Kaspersky Lab has discovered ‘Slingshot’ malware which attacks and infects victims through compromised routers and can run in kernel mode, giving it complete control over victim devices.
Kaspersky Lab researchers have uncovered a sophisticated threat used for cyber-espionage in the Middle East and Africa from at least 2012 until February 2018. The malware, which researchers have called ‘Slingshot’, attacks and infects victims through compromised routers and can run in kernel mode, giving it complete control over victim devices. According to researchers, many of the techniques used by this threat actor are unique and it is extremely effective at stealthy information gathering, hiding its traffic in marked data packets that it can intercept without trace from everyday communications.
The Slingshot operation was discovered after researchers found a suspicious keylogger program and created a behavioural detection signature to see if that code appeared anywhere else. This triggered a detection that turned out to be an infected computer with a suspicious file inside the system folder named scesrv.dll. The researchers decided to investigate this further. Analysis of the file showed that despite appearing legitimate, the scesrv.dll module had malicious code embedded into it. Since this library is loaded by ‘services.exe’, a process that has system privileges, the poisoned library gained the same rights. The researchers realised that a highly advanced intruder had found its way into the very core of the computer.
The most remarkable thing about Slingshot is probably its unusual attack vector. As researchers uncovered more victims, they found that many seemed to have been initially infected through hacked routers. During these attacks, the group behind Slingshot appears to compromise the routers and place a malicious dynamic link library inside it that is in fact a downloader for other malicious components. When an administrator logs in to configure the router, the router’s management software downloads and runs the malicious module on the administrator’s computer. The method used to hack the routers in the first place remains unknown.

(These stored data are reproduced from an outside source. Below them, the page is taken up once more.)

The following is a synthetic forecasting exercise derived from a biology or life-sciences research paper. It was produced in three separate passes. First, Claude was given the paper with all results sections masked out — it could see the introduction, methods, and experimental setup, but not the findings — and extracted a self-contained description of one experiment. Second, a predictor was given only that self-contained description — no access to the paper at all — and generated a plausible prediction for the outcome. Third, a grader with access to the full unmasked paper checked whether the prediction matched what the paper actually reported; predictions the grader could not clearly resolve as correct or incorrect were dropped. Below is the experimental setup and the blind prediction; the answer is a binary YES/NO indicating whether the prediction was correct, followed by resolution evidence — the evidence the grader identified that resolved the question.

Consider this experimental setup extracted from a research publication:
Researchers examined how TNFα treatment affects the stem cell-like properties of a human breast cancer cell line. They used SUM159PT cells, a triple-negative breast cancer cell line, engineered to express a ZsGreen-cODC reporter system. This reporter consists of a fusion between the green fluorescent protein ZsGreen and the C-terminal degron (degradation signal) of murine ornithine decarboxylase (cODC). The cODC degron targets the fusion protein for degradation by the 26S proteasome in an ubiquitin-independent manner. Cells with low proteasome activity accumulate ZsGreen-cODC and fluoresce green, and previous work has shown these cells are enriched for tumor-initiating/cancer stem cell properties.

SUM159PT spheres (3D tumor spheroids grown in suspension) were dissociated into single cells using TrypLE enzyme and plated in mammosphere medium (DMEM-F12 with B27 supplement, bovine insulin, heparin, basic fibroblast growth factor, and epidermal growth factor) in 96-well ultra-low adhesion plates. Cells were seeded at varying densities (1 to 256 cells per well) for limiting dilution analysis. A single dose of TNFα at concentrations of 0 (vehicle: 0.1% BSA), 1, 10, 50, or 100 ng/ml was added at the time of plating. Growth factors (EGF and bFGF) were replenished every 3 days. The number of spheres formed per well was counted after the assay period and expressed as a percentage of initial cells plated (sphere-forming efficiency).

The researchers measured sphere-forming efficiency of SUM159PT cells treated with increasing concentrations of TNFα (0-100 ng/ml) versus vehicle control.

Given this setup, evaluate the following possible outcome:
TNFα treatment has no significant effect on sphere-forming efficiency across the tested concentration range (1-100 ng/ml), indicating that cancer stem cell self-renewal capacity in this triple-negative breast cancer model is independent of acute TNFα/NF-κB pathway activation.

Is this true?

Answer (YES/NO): NO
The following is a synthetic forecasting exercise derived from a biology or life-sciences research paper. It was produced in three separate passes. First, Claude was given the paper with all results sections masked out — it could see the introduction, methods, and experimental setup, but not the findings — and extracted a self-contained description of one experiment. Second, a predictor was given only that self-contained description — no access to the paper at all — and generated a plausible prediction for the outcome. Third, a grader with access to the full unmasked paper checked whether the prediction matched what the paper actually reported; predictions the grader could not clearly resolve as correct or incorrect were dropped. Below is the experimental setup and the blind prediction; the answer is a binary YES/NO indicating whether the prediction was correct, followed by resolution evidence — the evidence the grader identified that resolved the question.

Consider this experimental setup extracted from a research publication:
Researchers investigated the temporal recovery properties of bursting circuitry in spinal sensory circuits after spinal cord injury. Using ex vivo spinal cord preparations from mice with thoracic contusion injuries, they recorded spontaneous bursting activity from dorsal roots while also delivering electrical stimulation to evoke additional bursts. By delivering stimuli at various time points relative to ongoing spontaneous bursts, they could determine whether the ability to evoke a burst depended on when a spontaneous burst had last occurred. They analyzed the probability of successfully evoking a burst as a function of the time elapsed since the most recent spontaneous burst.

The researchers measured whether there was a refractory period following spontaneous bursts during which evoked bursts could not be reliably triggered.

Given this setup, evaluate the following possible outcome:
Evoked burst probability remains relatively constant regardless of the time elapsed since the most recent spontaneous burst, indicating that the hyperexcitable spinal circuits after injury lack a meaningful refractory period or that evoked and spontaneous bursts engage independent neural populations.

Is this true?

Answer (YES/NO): NO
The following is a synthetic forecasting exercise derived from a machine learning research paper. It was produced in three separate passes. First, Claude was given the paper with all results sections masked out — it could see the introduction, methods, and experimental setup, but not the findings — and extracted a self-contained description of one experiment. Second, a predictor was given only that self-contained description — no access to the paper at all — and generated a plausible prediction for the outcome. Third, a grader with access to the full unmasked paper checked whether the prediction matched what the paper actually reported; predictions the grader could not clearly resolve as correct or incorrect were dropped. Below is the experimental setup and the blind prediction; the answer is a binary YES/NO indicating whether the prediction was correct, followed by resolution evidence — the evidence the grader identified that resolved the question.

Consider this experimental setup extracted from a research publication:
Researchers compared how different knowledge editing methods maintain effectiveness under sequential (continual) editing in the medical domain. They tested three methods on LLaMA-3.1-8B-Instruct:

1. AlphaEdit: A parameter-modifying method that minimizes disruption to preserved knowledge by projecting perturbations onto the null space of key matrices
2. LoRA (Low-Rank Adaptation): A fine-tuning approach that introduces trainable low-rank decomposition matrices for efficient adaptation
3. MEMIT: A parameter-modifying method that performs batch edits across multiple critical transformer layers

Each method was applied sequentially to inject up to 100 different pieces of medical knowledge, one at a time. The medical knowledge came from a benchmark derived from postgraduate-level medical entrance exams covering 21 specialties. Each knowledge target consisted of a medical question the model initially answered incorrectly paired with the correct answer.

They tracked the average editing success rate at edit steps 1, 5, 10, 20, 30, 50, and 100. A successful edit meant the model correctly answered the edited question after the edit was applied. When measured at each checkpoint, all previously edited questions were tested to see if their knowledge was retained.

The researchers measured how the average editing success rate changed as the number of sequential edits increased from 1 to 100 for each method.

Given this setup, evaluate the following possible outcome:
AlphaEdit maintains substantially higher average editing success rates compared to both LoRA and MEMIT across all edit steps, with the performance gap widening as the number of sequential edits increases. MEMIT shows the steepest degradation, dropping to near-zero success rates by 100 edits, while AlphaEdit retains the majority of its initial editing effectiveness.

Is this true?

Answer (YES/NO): NO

Following infection, Slingshot loads a number of modules onto the victim device, including two huge and powerful ones: Cahnadr, and GollumApp. The two modules are connected and able to support each other in information gathering, persistence and data exfiltration.
Slingshot’s main purpose seems to be cyberespionage. Analysis suggests it collects screenshots, keyboard data, network data, passwords, USB connections, other desktop activity, clipboard data and more, although its kernel access means it can steal whatever it wants.
The advanced, persistent threat also incorporates a number of techniques to help it evade detection: including encrypting all strings in its modules, calling system services directly in order to bypass security-product hooks, using a number of Anti-debugging techniques, and selecting which process to inject depending on the installed and running security solution processes, and more.
Slingshot works as a passive backdoor: it does not have a hardcoded command and control (C&C) address but obtains it from the operator by intercepting all network packages in kernel mode and checking to see if there are two hardcoded magic constants in the header. If this is the case, it means that that package contains the C&C address. After that, Slingshot establishes an encrypted communication channel to the C&C and starts to transmit data for exfiltration over it.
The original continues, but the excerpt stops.